Requirement
Each record needs to be echoed exactly; can you do that?

Stored entries:
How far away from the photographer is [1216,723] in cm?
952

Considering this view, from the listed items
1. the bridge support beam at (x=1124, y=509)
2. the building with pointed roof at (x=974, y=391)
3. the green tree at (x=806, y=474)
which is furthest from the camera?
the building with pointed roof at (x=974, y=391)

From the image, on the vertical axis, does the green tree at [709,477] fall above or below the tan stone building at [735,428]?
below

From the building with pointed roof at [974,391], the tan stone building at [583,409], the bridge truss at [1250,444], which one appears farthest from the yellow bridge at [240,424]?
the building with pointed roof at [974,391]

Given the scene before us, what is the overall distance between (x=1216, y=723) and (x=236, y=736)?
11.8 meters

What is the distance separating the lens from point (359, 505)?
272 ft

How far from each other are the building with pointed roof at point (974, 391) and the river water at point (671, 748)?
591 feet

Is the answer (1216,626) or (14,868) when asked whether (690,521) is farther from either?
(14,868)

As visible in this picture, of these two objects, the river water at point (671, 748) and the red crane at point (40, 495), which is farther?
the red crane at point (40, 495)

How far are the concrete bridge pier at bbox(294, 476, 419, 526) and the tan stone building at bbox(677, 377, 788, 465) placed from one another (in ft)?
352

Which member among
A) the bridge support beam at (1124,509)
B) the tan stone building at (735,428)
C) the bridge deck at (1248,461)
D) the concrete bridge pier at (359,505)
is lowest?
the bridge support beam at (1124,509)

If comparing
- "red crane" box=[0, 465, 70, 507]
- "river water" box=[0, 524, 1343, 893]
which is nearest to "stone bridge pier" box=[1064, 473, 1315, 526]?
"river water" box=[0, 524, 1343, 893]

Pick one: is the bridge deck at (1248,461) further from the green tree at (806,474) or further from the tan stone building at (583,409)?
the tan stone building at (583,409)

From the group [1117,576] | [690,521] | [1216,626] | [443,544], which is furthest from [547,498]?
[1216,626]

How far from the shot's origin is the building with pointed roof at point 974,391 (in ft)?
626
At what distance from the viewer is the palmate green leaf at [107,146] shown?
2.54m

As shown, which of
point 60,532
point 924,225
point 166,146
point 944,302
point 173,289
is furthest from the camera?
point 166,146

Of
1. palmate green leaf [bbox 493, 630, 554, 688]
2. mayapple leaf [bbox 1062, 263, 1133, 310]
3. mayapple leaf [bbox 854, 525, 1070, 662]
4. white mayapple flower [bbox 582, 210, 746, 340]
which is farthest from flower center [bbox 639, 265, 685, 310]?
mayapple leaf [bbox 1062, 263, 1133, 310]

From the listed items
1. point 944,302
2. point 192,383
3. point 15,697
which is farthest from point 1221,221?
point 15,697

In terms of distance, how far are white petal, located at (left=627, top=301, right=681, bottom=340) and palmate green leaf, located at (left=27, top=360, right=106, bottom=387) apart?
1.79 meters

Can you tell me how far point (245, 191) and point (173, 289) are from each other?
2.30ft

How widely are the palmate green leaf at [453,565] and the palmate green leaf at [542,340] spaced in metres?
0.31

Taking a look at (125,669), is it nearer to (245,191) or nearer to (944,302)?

Finished exercise
How far away from the photographer is [1216,723] in cm?
952

Considering this view, from the listed items
1. the bridge support beam at (x=1124, y=509)
2. the building with pointed roof at (x=974, y=391)
3. the green tree at (x=806, y=474)
which is furthest from the camera?
the building with pointed roof at (x=974, y=391)

From the image, on the vertical axis, does the green tree at [709,477] fall above or below the tan stone building at [735,428]?
below

From the building with pointed roof at [974,391], the tan stone building at [583,409], the bridge truss at [1250,444], which one appears farthest from the yellow bridge at [240,424]?
the building with pointed roof at [974,391]

Given the scene before us, what is the overall distance between (x=1216, y=723) and (x=236, y=736)?
11.8 meters

What is the distance separating the lens from point (359, 505)?
272 ft

How far from each other are the building with pointed roof at point (974, 391) and the river water at point (671, 748)?
591 feet

Is the answer (1216,626) or (14,868) when asked whether (690,521) is farther from either?
(14,868)

As visible in this picture, of these two objects, the river water at point (671, 748) and the red crane at point (40, 495), which is farther?
the red crane at point (40, 495)

How far are the concrete bridge pier at bbox(294, 476, 419, 526) and the tan stone building at bbox(677, 377, 788, 465) placed from one another (in ft)?
352

Which member among
A) the bridge support beam at (1124,509)
B) the tan stone building at (735,428)
C) the bridge deck at (1248,461)
D) the concrete bridge pier at (359,505)
is lowest?
the bridge support beam at (1124,509)

If comparing
- "red crane" box=[0, 465, 70, 507]
- "river water" box=[0, 524, 1343, 893]
which is nearest to "stone bridge pier" box=[1064, 473, 1315, 526]?
"river water" box=[0, 524, 1343, 893]

Pick one: is the bridge deck at (1248,461) further from the green tree at (806,474) or further from the tan stone building at (583,409)?
the tan stone building at (583,409)

From the group [1117,576] | [690,521] | [1216,626] | [443,544], which is furthest from [547,498]?
[1216,626]

How far from the shot's origin is the building with pointed roof at point 974,391 (in ft)?
626
At what distance from the viewer is the palmate green leaf at [107,146] shown?
2.54m

As shown, which of
point 60,532
point 924,225
point 166,146
point 944,302
point 173,289
is furthest from the camera?
point 166,146

Of
1. palmate green leaf [bbox 493, 630, 554, 688]
2. mayapple leaf [bbox 1062, 263, 1133, 310]
3. mayapple leaf [bbox 854, 525, 1070, 662]
4. white mayapple flower [bbox 582, 210, 746, 340]
which is farthest from flower center [bbox 639, 265, 685, 310]?
mayapple leaf [bbox 1062, 263, 1133, 310]

From the listed items
1. point 944,302
2. point 192,383
3. point 15,697
which is farthest from point 1221,221?
point 15,697

In terms of distance, how far are white petal, located at (left=627, top=301, right=681, bottom=340) and palmate green leaf, located at (left=27, top=360, right=106, bottom=387) apart?
1.79 meters

Can you tell me how far point (245, 191) and point (173, 289) are from each other?
2.30ft

How widely are the palmate green leaf at [453,565] and the palmate green leaf at [542,340] spaced in metres?
0.31

Taking a look at (125,669), is it nearer to (245,191) or nearer to (944,302)?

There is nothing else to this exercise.